▶ **Passage given**
Circumference Calculator
Enter any one circle measurement, radius, diameter, circumference, or area, and this calculator works out all the others instantly. Switch between metric and imperial units, or add a central angle to find arc length and sector area. Every result includes a step-by-step breakdown of the arithmetic.
Formula
Worked example
For a radius of 5 cm: C = 2 × pi × 5 = 10pi ≈ 31.4159 cm, and A = pi × 5^2 = 25pi ≈ 78.5398 cm^2. If you know the diameter is 10 cm, divide by 2 to get r = 5, same result. If you know the area is 78.54 cm^2, take sqrt(78.54 / pi) = 5. For a 90-degree arc: arc = (90/360) × 31.4159 ≈ 7.854 cm, sector area = (90/360) × 78.5398 ≈ 19.635 cm^2.
How to calculate circumference from any circle measurement
The circumference is the distance all the way around a circle, its perimeter. You can find it from any single measurement of the circle. From the radius r: C = 2 × pi × r. From the diameter d: C = pi × d (since d = 2r). From the area A: first recover the radius with r = sqrt(A / pi), then apply C = 2 × pi × r. From the circumference itself: you already have it, but you can find the radius with r = C / (2 × pi) and the area with A = pi × r^2. This calculator handles all four starting points so you never have to rearrange the formula by hand.

▶ **Task to complete**
Answer these from the circumference calculator page:
(a) Which two kinds of units can the calculator switch between?
(b) In the worked example, what arc length is found for a 90-degree arc?
(c) What formula gives the circumference from the diameter?

▶ **Provided material**
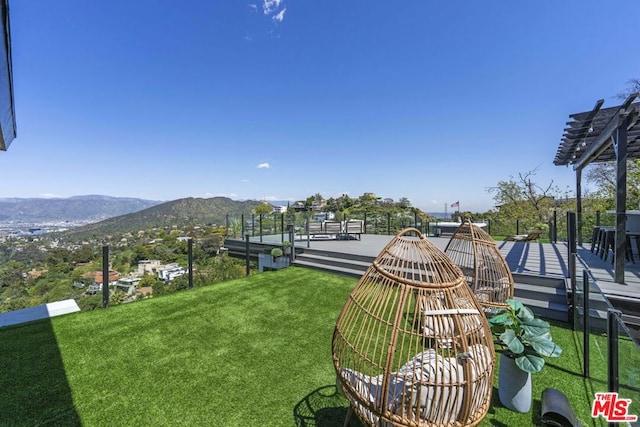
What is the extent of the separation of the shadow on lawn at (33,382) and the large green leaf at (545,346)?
3.77 m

▶ **Task answer**
(a) Metric and imperial.
(b) About 7.854 cm.
(c) C = pi × d.